In a moment, to my shock, Donald Callaway was standing in front of us staring down at his own body.

It was Diantha, completely transformed. She was even wearing Callaway's clothes, or at least that was the way she appeared to my eyes.

"Fuckthisshit," Callaway said, and I knew Diantha was in charge. But it was beyond strange to see Mr. Cataliades and Donald Callaway carrying out Callaway's body to his car, unlocked with the keys extracted from the corpse's pocket.

I followed them out, watching carefully to make sure nothing fell or leaked from the body.

"Diantha, drive to the airport in Shreveport and park the car there. Call a cab to pick you up, and have it drop you off at ... at the police station. From there, find a good place to change back, so they'll lose the trail."

She nodded with a jerk and climbed into the car.

"Diantha can keep his appearance all the way to Shreveport?" I said, as she turned the car around with a grind of the wheel. She (he) waved gaily as she took off like a rocket. I hoped she made it back to Shreveport without getting a ticket.

"She won't get a ticket," Mr. Cataliades answered my thought.

But here came Jason in his pickup.

"Oh, hell," I said. "His sweet potatoes aren't ready."

"I need say good-bye, anyway," Mr. Cataliades said. "I know there are some things I haven't told you, but I must go now. I may have taken care of the hellhounds, but yours aren't my only secrets."

"But ..."

I might as well not have spoken. With the startling speed he'd shown when the hellhounds were chasing him, my "sponsor" disappeared into the woods.

"Hey, Sis!" Jason bounded out of his truck. "Did you just have a visitor? I passed a car. You got my sweet potatoes ready?"

"Ah, not quite," I said. "That was a drop-in I didn't expect, a guy wanting to sell me life insurance. You come in and sit, and they'll be ready in about forty-five minutes." That was an exaggeration, but I wanted Jason to stay. I was scared to be alone. That was not a familiar feeling, or one I liked.

Jason was willing enough to come in and gossip with me while I stood at the kitchen counter adding ingredients to the sweet potatoes, mashing them, pouring them over the prepared crust, and putting the dish in the oven.

"How come there's water everywhere?" Jason said, getting up from the chair to mop it off with a dry dish towel.

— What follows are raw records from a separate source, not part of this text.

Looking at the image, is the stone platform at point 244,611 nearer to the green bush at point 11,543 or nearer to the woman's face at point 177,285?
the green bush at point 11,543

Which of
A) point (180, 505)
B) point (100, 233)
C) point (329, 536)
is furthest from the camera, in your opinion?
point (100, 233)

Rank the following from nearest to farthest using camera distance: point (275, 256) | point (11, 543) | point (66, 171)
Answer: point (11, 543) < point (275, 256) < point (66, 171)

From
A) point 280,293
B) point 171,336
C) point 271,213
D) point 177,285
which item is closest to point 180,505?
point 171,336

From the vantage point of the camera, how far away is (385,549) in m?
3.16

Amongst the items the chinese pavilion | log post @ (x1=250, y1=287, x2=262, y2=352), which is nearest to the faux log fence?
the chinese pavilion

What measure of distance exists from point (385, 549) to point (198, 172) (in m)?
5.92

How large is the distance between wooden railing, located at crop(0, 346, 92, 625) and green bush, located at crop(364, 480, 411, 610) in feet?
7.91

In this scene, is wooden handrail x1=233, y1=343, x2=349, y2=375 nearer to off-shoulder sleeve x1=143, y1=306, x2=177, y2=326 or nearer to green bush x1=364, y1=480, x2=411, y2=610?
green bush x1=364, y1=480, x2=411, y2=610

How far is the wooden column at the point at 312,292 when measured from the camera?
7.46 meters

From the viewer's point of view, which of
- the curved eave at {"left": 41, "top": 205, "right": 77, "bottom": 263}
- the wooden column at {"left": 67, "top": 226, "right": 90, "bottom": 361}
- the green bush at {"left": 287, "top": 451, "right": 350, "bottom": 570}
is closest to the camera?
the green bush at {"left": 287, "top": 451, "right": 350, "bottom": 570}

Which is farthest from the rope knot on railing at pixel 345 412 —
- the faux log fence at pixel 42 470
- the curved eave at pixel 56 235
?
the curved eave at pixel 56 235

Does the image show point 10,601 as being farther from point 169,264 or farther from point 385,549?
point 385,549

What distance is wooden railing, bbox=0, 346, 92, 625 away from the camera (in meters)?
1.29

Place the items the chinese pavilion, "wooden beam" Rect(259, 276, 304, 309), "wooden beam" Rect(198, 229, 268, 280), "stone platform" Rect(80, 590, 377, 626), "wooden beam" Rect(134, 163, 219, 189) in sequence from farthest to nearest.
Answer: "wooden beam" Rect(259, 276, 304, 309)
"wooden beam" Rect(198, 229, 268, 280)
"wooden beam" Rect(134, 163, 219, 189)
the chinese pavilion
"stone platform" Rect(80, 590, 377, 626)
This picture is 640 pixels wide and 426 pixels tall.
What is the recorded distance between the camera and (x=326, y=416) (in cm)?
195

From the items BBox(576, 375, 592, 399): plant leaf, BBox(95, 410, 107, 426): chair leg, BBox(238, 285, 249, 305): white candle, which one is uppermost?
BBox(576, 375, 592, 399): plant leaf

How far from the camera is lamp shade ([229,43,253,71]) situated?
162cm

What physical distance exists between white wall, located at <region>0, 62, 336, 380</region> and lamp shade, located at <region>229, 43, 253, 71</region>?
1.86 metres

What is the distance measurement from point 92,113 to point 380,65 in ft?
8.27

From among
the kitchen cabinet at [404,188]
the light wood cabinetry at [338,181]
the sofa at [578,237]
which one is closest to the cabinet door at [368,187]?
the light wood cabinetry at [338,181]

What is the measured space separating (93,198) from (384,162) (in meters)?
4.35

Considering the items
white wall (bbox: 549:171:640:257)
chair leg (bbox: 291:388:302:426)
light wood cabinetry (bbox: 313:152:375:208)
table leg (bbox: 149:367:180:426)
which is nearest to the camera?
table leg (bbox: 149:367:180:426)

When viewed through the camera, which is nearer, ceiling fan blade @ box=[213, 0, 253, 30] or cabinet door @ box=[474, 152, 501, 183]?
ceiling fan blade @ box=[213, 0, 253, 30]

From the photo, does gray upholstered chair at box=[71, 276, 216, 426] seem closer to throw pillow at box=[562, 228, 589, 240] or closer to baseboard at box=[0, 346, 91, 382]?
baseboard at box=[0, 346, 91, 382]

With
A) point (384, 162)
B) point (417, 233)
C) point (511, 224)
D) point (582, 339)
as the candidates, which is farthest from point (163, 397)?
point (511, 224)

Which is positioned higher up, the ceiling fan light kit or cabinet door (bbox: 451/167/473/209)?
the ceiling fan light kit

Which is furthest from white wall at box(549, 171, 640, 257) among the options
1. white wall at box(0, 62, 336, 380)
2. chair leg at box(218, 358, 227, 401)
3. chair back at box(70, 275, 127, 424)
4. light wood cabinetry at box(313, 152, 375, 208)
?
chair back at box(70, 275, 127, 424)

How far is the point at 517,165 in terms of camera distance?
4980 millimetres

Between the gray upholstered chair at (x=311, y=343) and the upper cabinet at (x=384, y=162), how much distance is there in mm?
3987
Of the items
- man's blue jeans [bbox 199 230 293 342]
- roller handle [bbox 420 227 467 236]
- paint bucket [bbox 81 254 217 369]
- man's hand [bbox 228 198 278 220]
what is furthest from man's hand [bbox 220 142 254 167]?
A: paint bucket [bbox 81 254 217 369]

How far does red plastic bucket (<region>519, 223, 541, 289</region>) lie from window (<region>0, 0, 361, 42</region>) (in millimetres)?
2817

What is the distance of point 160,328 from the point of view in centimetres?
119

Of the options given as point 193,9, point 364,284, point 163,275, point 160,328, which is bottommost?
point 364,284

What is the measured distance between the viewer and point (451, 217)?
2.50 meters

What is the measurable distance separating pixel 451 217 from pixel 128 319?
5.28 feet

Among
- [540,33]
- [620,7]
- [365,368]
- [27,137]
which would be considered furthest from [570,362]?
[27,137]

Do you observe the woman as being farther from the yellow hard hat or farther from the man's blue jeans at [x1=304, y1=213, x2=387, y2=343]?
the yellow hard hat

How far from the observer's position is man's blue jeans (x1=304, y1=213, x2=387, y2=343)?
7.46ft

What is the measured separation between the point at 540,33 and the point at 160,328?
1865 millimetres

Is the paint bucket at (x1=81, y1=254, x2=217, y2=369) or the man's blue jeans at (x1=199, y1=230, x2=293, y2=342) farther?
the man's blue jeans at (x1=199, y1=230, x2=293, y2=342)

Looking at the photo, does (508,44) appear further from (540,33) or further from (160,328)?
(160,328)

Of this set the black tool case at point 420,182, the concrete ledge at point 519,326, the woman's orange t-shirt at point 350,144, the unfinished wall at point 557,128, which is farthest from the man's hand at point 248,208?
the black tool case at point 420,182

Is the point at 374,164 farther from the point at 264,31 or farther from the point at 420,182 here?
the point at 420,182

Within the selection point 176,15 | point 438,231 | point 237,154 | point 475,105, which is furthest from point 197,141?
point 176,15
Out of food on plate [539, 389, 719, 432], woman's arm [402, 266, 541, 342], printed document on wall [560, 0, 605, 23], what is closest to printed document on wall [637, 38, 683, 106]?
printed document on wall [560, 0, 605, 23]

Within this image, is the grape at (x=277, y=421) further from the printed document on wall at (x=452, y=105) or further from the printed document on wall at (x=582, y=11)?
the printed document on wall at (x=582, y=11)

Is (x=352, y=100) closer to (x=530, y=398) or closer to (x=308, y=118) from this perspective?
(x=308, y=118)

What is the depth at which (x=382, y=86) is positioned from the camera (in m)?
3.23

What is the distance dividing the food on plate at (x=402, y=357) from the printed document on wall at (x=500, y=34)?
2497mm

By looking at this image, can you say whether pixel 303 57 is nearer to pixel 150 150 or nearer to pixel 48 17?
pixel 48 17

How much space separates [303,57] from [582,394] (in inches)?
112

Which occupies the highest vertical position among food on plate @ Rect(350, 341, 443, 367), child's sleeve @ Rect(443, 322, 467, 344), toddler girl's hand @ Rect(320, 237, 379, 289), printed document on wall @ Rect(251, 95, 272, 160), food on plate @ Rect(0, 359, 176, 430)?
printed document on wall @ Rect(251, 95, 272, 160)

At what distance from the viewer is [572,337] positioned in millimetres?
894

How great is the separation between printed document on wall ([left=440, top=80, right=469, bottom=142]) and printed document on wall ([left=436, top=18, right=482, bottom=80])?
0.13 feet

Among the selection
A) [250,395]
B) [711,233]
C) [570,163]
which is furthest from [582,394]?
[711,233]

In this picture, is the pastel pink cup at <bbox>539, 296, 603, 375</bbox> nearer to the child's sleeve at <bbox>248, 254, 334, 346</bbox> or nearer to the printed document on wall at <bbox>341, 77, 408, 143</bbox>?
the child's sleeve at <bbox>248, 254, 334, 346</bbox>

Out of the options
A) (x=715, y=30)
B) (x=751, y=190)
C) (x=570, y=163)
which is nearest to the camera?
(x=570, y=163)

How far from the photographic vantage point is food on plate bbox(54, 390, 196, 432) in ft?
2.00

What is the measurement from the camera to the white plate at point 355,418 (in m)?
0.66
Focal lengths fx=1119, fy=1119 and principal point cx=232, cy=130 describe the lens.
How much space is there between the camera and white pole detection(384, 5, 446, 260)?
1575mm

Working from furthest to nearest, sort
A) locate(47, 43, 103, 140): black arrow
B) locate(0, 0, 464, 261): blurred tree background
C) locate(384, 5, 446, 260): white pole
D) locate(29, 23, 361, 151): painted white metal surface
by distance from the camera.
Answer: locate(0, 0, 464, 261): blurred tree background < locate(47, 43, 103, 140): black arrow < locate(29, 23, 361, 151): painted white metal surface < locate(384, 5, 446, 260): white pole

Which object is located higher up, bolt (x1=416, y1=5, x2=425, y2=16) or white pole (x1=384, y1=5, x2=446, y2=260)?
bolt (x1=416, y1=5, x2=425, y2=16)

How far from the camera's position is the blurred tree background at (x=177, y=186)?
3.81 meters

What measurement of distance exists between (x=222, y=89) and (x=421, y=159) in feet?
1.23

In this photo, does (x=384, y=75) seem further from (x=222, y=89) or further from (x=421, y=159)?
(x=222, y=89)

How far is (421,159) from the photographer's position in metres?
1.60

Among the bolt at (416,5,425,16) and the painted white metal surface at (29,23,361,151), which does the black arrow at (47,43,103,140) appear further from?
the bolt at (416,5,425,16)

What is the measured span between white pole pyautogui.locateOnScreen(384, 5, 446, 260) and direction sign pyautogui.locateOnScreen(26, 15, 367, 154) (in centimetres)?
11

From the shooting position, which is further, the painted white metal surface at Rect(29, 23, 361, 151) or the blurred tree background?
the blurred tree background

"I dropped a pitcher," I said, and that was the end of Jason's curiosity. We talked about the suggested wedding dates, the du Rone babies, Hoyt and Holly's marriage and Hoyt's idea that they have a double ceremony (I was sure Holly and Michele would nix that), and the big reconciliation between Danny and Kennedy, who had been spotted kissing passionately in public at the Sonic.

As I was pulling the casserole out of the oven and preparing to add the final layer, Jason said, "Hey, I guess you heard that all our old furniture got busted up? That stuff the antiques dealer took? What was her name, Brenda? I hope you got money up front. It wasn't on consignment or nothing, right?"

I'd frozen after lifting out the dish halfway, but I made myself continue with my task. It helped that Dermot came in then, and since he and Jason looked so much alike, Jason got the biggest kick out of telling Dermot how good he was looking, every single time he saw our great-uncle.

"No, I already got cash for that stuff," I said, when the mutual admiration society had had its moment. And I got the distinct impression from Jason's head that he'd already forgotten that he'd asked me.

By the time I'd finished my work and sent Jason on his way with the hot dish, Dermot had volunteered to fix hamburgers for our supper. Cooking was something else that he was interested in now, thanks to the Food Network and Bravo. While Dermot was frying the burgers and getting out anything we might want to put on the buns, I looked around the kitchen very carefully to make sure there weren't any traces of the incident.